_Aim of the task_
Rewrite all the records below, substituting "viewpoint" for every occurrence of "camera" and leaving everything else unchanged. Omit the pictures.

┏━━

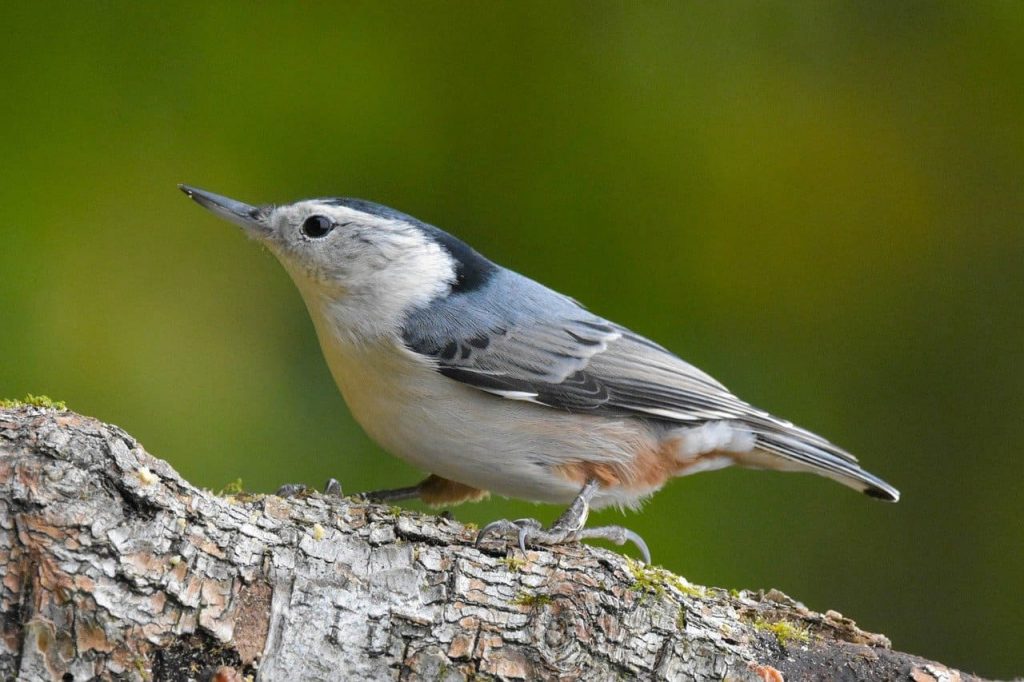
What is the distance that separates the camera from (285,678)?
1606 millimetres

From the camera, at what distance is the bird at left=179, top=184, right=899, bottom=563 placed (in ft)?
7.46

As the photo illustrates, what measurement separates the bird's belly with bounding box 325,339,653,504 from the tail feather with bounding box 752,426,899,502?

┗━━

_The output_
What is the distance that separates the viewpoint from (285,678)?
1606 millimetres

From the viewpoint, at what distance is the bird at left=179, top=184, right=899, bottom=563 placed (in ft)?
7.46

As the photo illustrates, what measurement separates the bird's belly with bounding box 325,339,653,504 from the tail feather with bounding box 752,426,899,502?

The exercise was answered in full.